We can then also extend evolutionary tests to other mind-body speculations, and also potentially refute some of them. William James first applied evolutionary test cases to epiphenomenalism, showing it is falsified by them. Karl Poper extended these evaluations to all Identity Theories, showing them to be falsified as well.
A key part of these arguments is a different form of Zombie. A human very much like us, but with sufficiently differing neurology, that it can do mental functions without consciousness. Interestingly, WE are such zombies, for we are unconscious of 99.9% of our mental processing. And we do many functions sometimes consciously, and sometimes unconsciously.
What this allows us to speculate on, is a zombie who is neurologically slightly different, such that they are a zombie for 100% of their mental functioning, rather than 99.9%. This is not a Chalmers' zombie, but just a functional zombie. Could such a zombie exist? Neither reductive physicalists, emergent physicalists, emergent dualists, nor spiritual dualists need to deny it could. This subtlety different zombie forces a different question:
- If brains could have gotten by without consciousness, why are we conscious?

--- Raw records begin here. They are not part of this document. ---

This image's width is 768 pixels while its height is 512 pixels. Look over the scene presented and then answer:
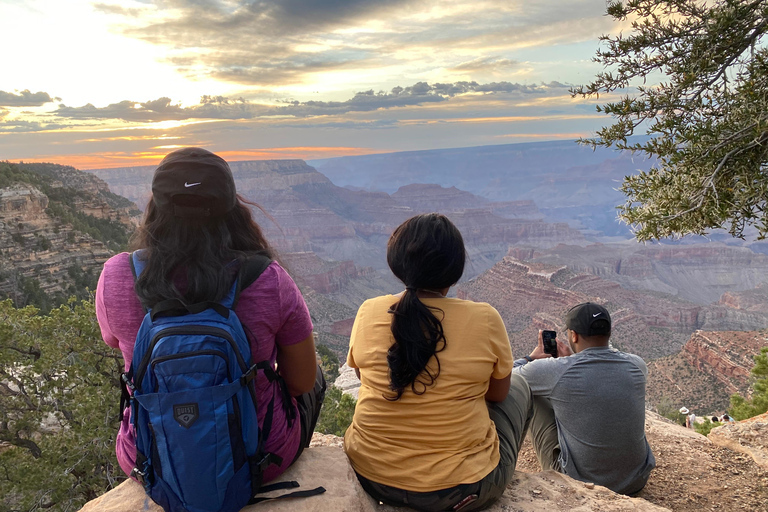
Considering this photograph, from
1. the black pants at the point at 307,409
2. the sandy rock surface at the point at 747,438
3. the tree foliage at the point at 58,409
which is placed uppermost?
the black pants at the point at 307,409

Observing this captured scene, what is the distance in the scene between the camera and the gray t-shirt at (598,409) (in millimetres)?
2924

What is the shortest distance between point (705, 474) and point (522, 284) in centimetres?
6087

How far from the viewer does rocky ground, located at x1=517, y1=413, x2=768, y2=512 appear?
3310 millimetres

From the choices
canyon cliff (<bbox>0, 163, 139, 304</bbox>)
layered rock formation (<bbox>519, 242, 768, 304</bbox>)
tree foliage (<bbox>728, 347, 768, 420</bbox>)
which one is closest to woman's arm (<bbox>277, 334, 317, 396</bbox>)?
tree foliage (<bbox>728, 347, 768, 420</bbox>)

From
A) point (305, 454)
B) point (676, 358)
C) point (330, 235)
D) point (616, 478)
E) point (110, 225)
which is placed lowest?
point (330, 235)

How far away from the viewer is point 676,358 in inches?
1156

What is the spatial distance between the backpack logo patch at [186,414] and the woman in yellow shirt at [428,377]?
0.86 metres

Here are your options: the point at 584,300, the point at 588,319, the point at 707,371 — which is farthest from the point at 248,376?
the point at 584,300

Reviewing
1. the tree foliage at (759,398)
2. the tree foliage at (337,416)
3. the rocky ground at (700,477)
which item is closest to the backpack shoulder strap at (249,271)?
the rocky ground at (700,477)

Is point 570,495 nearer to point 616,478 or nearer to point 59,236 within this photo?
point 616,478

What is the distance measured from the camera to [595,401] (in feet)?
9.62

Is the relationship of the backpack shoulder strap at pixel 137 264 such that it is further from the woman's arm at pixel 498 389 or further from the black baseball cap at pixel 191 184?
the woman's arm at pixel 498 389

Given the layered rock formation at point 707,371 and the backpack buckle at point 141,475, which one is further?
the layered rock formation at point 707,371

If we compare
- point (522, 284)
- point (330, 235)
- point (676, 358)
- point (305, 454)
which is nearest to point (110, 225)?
point (305, 454)
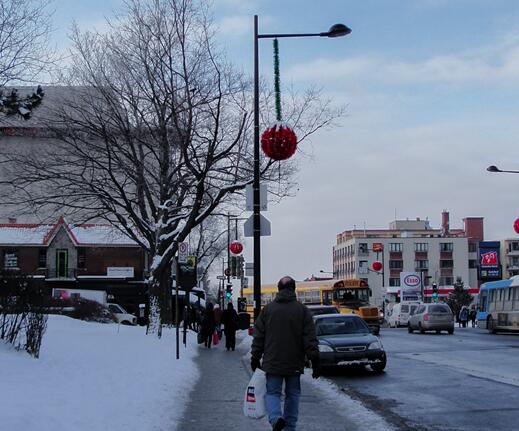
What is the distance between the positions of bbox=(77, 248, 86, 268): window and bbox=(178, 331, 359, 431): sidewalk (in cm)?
4536

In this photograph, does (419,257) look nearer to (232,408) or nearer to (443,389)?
(443,389)

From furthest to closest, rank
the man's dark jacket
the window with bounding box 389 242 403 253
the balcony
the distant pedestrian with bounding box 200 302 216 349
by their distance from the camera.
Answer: the window with bounding box 389 242 403 253, the balcony, the distant pedestrian with bounding box 200 302 216 349, the man's dark jacket

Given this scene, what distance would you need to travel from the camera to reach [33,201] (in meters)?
25.4

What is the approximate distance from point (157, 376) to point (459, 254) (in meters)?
121

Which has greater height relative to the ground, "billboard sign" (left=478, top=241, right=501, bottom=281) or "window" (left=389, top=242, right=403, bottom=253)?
"window" (left=389, top=242, right=403, bottom=253)

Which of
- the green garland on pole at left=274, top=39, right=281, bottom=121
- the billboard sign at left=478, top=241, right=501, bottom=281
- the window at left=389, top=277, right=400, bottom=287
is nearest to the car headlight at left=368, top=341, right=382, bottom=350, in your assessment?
the green garland on pole at left=274, top=39, right=281, bottom=121

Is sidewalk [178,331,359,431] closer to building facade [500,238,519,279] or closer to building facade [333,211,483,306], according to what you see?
building facade [333,211,483,306]

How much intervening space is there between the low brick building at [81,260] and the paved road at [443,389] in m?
40.3

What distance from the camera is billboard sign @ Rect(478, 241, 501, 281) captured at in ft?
245

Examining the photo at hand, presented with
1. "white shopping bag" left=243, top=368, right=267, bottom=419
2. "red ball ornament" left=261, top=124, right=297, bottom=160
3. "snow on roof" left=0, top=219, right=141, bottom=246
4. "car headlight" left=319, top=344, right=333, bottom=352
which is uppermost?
"snow on roof" left=0, top=219, right=141, bottom=246

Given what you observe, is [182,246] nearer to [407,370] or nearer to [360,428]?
[407,370]

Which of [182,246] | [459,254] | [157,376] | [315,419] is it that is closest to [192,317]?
[182,246]

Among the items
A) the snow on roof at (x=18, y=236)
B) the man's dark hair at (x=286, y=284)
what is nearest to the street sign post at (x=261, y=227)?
the man's dark hair at (x=286, y=284)

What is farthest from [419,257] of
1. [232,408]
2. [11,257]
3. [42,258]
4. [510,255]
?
[232,408]
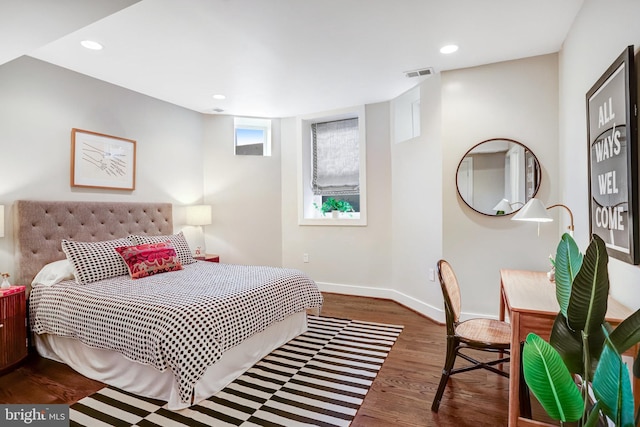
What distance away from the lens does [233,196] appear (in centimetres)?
489

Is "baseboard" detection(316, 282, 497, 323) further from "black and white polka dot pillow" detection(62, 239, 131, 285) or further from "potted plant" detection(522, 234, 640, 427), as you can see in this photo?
"black and white polka dot pillow" detection(62, 239, 131, 285)

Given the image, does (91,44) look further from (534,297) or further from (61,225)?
(534,297)

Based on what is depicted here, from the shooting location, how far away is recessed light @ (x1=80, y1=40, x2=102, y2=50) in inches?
106

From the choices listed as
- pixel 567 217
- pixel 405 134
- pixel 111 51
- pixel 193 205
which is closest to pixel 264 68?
pixel 111 51

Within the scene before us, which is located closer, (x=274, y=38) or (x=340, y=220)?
(x=274, y=38)

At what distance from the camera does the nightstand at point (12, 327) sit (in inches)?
96.2

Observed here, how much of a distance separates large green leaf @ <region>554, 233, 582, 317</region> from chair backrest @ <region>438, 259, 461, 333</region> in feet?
2.57

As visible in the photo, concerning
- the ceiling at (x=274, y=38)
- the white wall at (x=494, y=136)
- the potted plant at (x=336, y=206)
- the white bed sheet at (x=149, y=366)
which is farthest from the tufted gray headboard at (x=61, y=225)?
the white wall at (x=494, y=136)

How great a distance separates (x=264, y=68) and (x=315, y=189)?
216 cm

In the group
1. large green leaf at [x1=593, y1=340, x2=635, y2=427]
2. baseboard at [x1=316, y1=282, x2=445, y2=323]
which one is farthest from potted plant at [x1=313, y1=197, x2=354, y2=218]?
large green leaf at [x1=593, y1=340, x2=635, y2=427]

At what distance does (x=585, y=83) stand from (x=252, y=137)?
404 cm

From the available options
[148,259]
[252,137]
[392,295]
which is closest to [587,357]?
[148,259]

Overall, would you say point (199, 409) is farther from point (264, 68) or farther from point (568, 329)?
point (264, 68)

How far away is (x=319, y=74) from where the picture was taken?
3.43 m
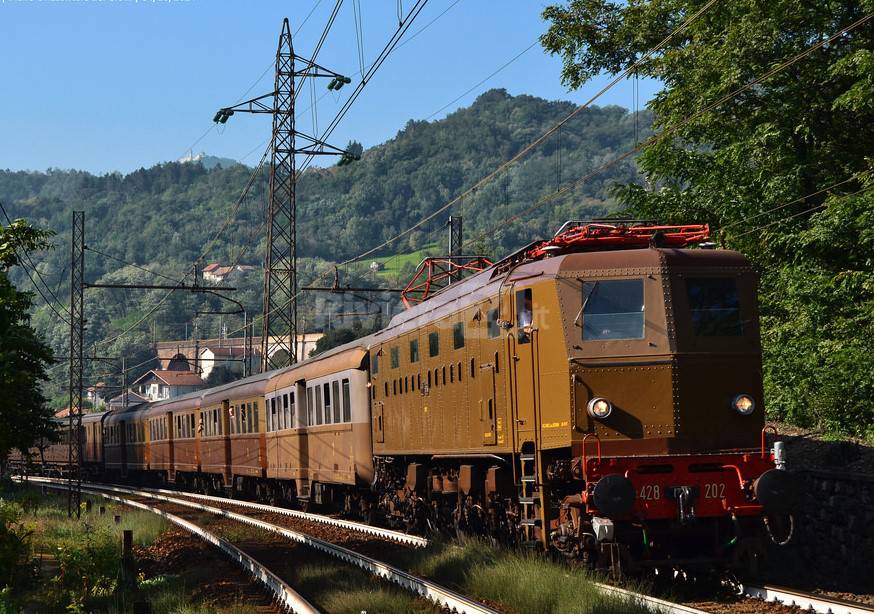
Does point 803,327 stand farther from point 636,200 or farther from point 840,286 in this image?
point 636,200

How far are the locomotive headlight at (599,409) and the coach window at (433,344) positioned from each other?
473cm

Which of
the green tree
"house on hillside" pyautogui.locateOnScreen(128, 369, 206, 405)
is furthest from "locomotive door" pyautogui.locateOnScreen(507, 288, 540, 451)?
"house on hillside" pyautogui.locateOnScreen(128, 369, 206, 405)

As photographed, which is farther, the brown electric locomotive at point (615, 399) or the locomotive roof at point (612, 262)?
the locomotive roof at point (612, 262)

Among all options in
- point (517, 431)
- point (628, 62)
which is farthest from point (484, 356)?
point (628, 62)

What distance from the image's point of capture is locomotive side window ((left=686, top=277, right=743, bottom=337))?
1274 centimetres

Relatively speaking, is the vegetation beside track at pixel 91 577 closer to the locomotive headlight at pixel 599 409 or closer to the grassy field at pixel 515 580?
the grassy field at pixel 515 580

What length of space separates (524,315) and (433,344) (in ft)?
12.8

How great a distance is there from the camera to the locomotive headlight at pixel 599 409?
1232 centimetres

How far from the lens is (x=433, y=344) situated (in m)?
17.0

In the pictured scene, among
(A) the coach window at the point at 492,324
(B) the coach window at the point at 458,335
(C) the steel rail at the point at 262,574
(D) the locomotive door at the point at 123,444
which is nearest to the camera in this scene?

THIS is the real "hard problem of consciousness".
Dualism has an answer -- evolution happened upon using consciousness for "System 2 functions" (under Kahneman's 2-systems model from Thinking Fast and Slow). Whether this was through an accidental emergence event, or an ensoulment event, causal consciousness was useful, and was tuned by evolution.
Physicalism cannot provide an answer to this question, as physicalism is committed to consciousness not being causal.
Chalmers' epiphenomenal dualism, and Goff's epiphenomenal pan-psychism, are likewise unable to answer the hard problem, as they too are both committed to consciousness not being causal.